WRITTEN REQUEST A
Could you print everything in the article on pre-sale properties from "Pre-sale properties have" down to "financing for construction."?
WRITTEN REQUEST B
Can you rewrite the paragraph of the article on pre-sale properties that begins "Pre-sale properties have become" as a short list, keeping its main facts?
WRITTEN REQUEST C
Could you write the next part of the article on pre-sale properties in British Columbia, picking up from where it stops?

SOURCE
···

Pre-sale properties have become a significant part of British Columbia’s housing market. Many first-time home buyers are drawn to pre-sale properties as a way to enter the coveted housing market. Pre-sale properties are also marketed to those seeking the prospect of price appreciation before completion, increased time to save for various payments, and the appeal of owning a brand-new home. Meanwhile, developers sell units before the development is complete as a way to secure financing for construction.
BC Buyers Have 7 Days to Cancel a Pre-Sale Contract
When entering an agreement for a pre-sale unit, under the Real Estate Development Marketing Act (REDMA), buyers have seven days to cancel a pre-sale contract. This is called the “rescission period”, and it begins on the latter of:
- the date the buyer signs the purchase agreement; or
- the date the buyer signs a written acknowledgement confirming receipt and review of the disclosure statement.
Developers Required to Provide Disclosure Statement
Prior to selling a pre-sale development unit, developers are required to provide interested purchasers with a disclosure statement. The disclosure statement explains what the developer is selling and the buyer’s right under REDMA to cancel the purchase agreement within seven days of signing it.
If a developer fails to provide a buyer with a disclosure statement that the buyer is entitled to under REDMA, the buyer may have the right to rescind the contract. This is because the disclosure statement contains key information about the development.

···

(Questions about scene geometry)
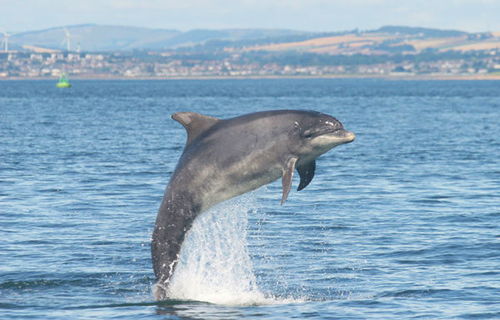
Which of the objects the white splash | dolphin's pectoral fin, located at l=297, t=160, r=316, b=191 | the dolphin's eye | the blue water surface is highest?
the dolphin's eye

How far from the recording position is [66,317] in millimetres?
17734

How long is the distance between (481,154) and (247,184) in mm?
36595

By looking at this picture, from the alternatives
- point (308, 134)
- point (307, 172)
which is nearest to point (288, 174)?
point (308, 134)

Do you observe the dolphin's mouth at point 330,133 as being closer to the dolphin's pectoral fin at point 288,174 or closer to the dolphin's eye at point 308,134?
the dolphin's eye at point 308,134

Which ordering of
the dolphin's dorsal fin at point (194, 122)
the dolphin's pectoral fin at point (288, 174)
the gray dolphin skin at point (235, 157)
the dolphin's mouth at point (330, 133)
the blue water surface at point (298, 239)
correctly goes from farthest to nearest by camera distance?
the blue water surface at point (298, 239) < the dolphin's dorsal fin at point (194, 122) < the gray dolphin skin at point (235, 157) < the dolphin's mouth at point (330, 133) < the dolphin's pectoral fin at point (288, 174)

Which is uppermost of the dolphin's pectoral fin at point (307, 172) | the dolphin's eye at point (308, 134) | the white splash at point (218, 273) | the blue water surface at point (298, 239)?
the dolphin's eye at point (308, 134)

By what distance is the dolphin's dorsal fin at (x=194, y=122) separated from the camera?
1639 centimetres

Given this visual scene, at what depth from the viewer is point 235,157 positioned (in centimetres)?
1620

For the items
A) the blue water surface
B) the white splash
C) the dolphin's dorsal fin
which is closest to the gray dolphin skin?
the dolphin's dorsal fin

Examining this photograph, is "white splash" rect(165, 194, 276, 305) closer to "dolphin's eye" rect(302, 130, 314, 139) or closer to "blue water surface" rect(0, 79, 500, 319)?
"blue water surface" rect(0, 79, 500, 319)

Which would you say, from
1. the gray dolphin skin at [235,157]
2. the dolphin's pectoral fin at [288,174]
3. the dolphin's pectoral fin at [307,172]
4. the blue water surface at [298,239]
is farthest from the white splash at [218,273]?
the dolphin's pectoral fin at [288,174]

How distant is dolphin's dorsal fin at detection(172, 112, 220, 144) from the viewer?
16391 millimetres

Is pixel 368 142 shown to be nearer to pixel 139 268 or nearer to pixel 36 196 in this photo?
pixel 36 196

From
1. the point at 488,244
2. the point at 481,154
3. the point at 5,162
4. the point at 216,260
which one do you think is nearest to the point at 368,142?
the point at 481,154
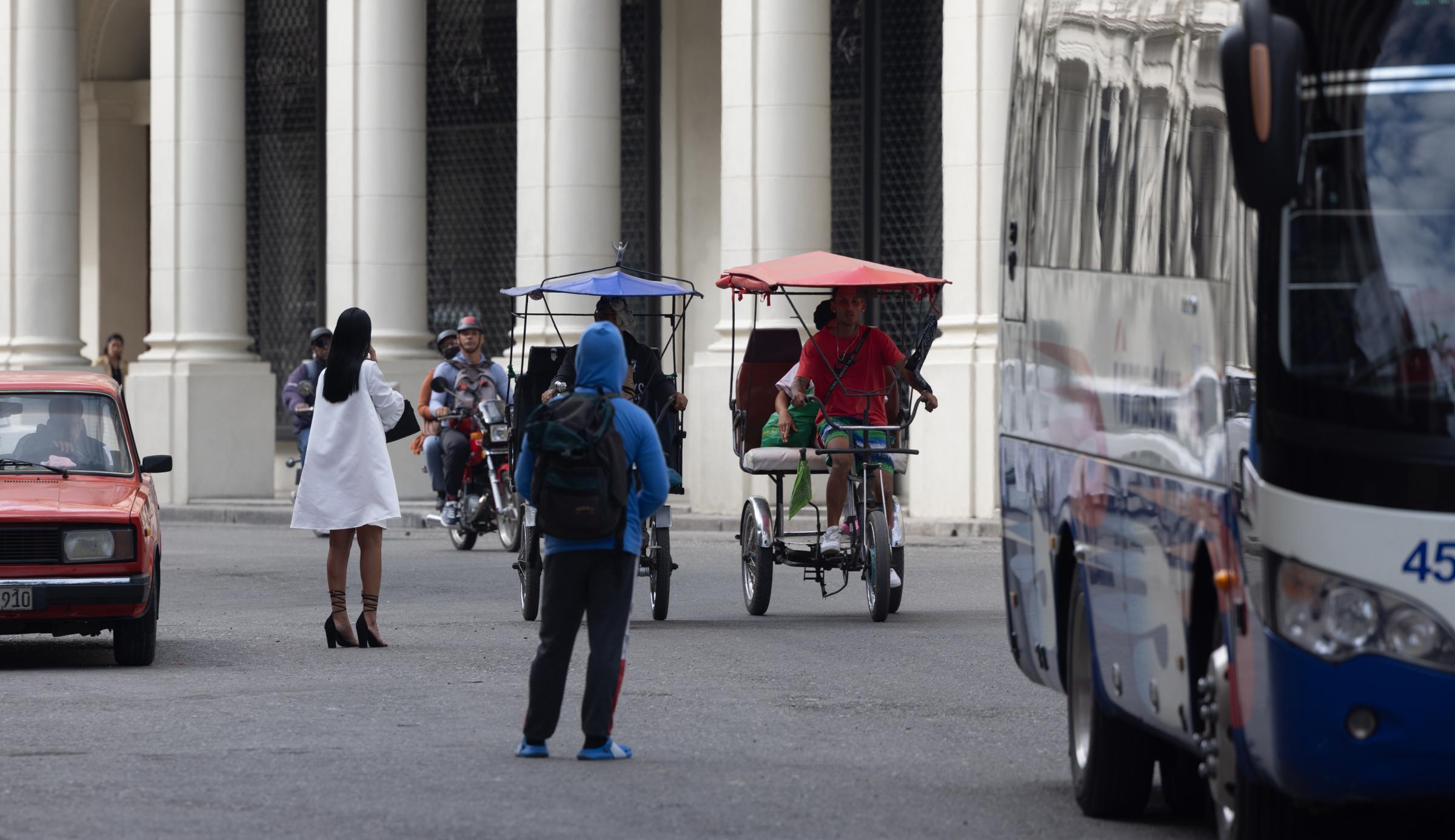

···

WRITTEN RESPONSE A
Pre-sale properties have become a significant part of British Columbia’s housing market. Many first-time home buyers are drawn to pre-sale properties as a way to enter the coveted housing market. Pre-sale properties are also marketed to those seeking the prospect of price appreciation before completion, increased time to save for various payments, and the appeal of owning a brand-new home. Meanwhile, developers sell units before the development is complete as a way to secure financing for construction.

WRITTEN RESPONSE B
- Pre-sale properties are a significant part of British Columbia's housing market.
- Many first-time home buyers see them as a way into that market.
- They are marketed on the prospect of price appreciation before completion, more time to save for payments, and the appeal of a brand-new home.
- Developers sell units before completion to secure construction financing.

WRITTEN RESPONSE C
Written Notice of Rescission and Return of Deposit
Should a buyer wish to cancel a pre-sale agreement for permitted purposes under REDMA, they must provide written notice of rescission to the developer or the developer’s representative that clearly states the buyer’s intention to rescind. Once received, if the rescission is valid under REDMA, the deposit should be returned to the buyer. The buyer may also be entitled to interest earned on their deposit amounts paid, depending on their contract provisions and the reason for rescission.
Conditions for Pre-Sale of Strata Lots
As per Policy Statement #5 to REDMA issued by the Superintendent of Real Estate, a developer may sell strata lots prior to the proposed strata plans being deposited in the Land Title Office (“LTO”) if the creation of the proposed strata lots has been approved, all monies are held in trust, and a disclosure statement has been accepted and filed with the Superintendent.
Policy Statement #6 to REDMA issued by the Superintendent of Real Estate also states, in part, that a developer may also sell strata lots prior to the proposed strata plans being deposited in the LTO if the developer has made adequate arrangements to ensure payment of the cost of utilities and other services associated with the development units, all monies are held in trust, and a disclosure statement has been accepted by and filed with the Superintendent.
When Development Approval Is Granted Before Building Permits
In some circumstances, the Superintendent will accept disclosure statements for filing where the developer has been granted development approval prior to the issuance of a building permit, or if the developer has not obtained a satisfactory financing commitment, subject to the developer meeting certain requirements in terms of their disclosure statement, amendments made to the disclosure statement, and marketing measures.
In order to comply with the requirements, an amendment to the disclosure statement should, amongst other things, disclose the particulars of the issued building permit and financing commitments of the development within the period of 12 months or less from the date the developer filed the disclosure statement. Failure to provide this information within the required time period may also impact the developer’s right to continue marketing the property.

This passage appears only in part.